Page 15 of Submission


  In the metro I examined the business card that my new acquaintance had given me. It was elegant and tasteful, at least I thought so. Rediger provided his personal phone number, two office numbers, two fax numbers (one personal, one office), three email addresses, ill-defined, two mobile numbers (one French, the other British) and a Skype handle. This was a man who let you know how to get in touch. Clearly, since my meeting with Lacoue, I’d made my way into the inner circle. It was almost unnerving.

  He gave a street address, too: 5 rue des Arènes, and for now that was all I needed to know. I remembered the rue des Arènes. It was a charming little street off the Square des Arènes de Lutèce, in one of the most charming parts of Paris. There were butcher shops, cheese shops recommended by Petitrenaud and Pudlowski – as for Italian speciality shops, forget it. This was all reassuring in the extreme.

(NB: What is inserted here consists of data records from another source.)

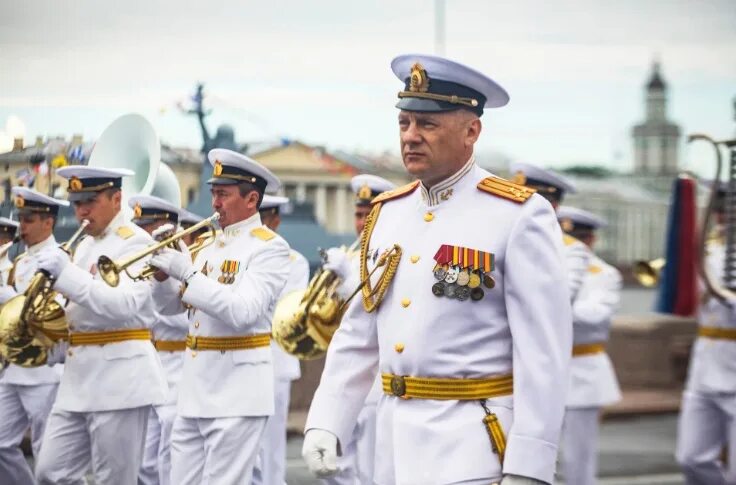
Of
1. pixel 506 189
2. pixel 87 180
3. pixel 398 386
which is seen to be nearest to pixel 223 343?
pixel 87 180

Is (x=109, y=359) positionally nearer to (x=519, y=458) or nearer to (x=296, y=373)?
(x=296, y=373)

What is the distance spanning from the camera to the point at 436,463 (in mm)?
4527

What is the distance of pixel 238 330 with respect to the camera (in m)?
7.32

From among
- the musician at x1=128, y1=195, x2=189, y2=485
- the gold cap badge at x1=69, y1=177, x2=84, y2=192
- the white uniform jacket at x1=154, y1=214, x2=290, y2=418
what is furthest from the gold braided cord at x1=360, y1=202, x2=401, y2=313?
→ the musician at x1=128, y1=195, x2=189, y2=485

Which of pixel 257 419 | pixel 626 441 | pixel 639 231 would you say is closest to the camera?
pixel 257 419

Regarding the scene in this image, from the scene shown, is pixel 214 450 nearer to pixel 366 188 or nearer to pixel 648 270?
pixel 366 188

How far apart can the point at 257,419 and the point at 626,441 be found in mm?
7444

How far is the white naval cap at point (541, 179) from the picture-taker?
9281 millimetres

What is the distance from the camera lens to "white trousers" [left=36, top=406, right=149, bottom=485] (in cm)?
743

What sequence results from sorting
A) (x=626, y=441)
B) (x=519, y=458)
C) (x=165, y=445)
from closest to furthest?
(x=519, y=458) → (x=165, y=445) → (x=626, y=441)

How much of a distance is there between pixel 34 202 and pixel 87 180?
54.7 inches

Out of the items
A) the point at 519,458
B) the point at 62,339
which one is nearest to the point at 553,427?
the point at 519,458

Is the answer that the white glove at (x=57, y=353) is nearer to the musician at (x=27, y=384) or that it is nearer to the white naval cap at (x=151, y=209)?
the musician at (x=27, y=384)

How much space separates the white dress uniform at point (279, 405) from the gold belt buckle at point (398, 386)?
4.77m
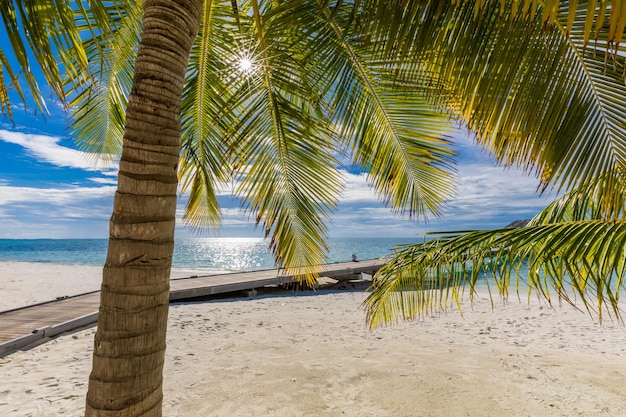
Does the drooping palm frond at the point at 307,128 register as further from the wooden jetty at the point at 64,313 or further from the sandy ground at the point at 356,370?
the sandy ground at the point at 356,370

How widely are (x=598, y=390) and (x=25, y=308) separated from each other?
11.1m

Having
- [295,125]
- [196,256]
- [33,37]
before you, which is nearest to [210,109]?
[295,125]

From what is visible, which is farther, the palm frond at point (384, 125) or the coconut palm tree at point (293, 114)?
the palm frond at point (384, 125)

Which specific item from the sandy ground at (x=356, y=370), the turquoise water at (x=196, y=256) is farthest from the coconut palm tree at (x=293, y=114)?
the turquoise water at (x=196, y=256)

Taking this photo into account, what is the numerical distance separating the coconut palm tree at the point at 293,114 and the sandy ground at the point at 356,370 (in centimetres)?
180

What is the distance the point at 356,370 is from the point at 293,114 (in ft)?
12.5

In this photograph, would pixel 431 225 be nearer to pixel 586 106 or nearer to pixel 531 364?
pixel 586 106

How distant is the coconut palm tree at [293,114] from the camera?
1.74 m

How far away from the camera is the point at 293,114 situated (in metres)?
4.16

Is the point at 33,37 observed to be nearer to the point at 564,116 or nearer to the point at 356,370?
the point at 564,116

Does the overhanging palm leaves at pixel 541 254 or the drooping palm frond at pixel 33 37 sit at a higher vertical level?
the drooping palm frond at pixel 33 37

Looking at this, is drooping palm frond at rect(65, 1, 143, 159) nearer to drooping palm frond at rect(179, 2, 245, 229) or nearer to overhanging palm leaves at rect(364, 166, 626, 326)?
drooping palm frond at rect(179, 2, 245, 229)

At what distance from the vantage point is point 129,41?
3.86 m

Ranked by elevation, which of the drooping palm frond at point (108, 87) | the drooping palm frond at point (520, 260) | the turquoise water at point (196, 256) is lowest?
the turquoise water at point (196, 256)
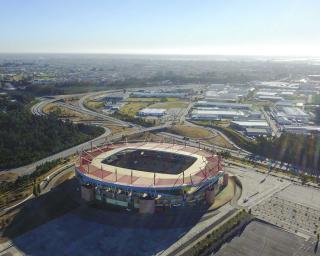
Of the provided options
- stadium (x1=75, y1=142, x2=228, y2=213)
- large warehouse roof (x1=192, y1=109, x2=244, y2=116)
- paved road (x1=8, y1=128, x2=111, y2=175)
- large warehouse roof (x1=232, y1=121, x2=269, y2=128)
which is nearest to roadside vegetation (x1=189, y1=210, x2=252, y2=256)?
stadium (x1=75, y1=142, x2=228, y2=213)

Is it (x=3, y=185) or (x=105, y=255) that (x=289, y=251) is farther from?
(x=3, y=185)

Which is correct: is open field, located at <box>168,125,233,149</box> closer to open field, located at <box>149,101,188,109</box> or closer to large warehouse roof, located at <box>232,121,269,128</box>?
large warehouse roof, located at <box>232,121,269,128</box>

  At the Place Monge metro station, I made the mistake of going out the Arènes de Lutèce exit. Geographically, I wasn’t wrong – the exit led straight to the rue des Arènes – but I’d forgotten that there wasn’t an escalator, and that the Place Monge metro station was fifty metres below street level. I was completely exhausted and out of breath by the time I emerged from that curious metro exit, a hollow carved out of the walls of the park, its thick columns, cubist typography and generally neo-Babylonian appearance all completely out of place in Paris – as they would have been pretty much anywhere else in Europe.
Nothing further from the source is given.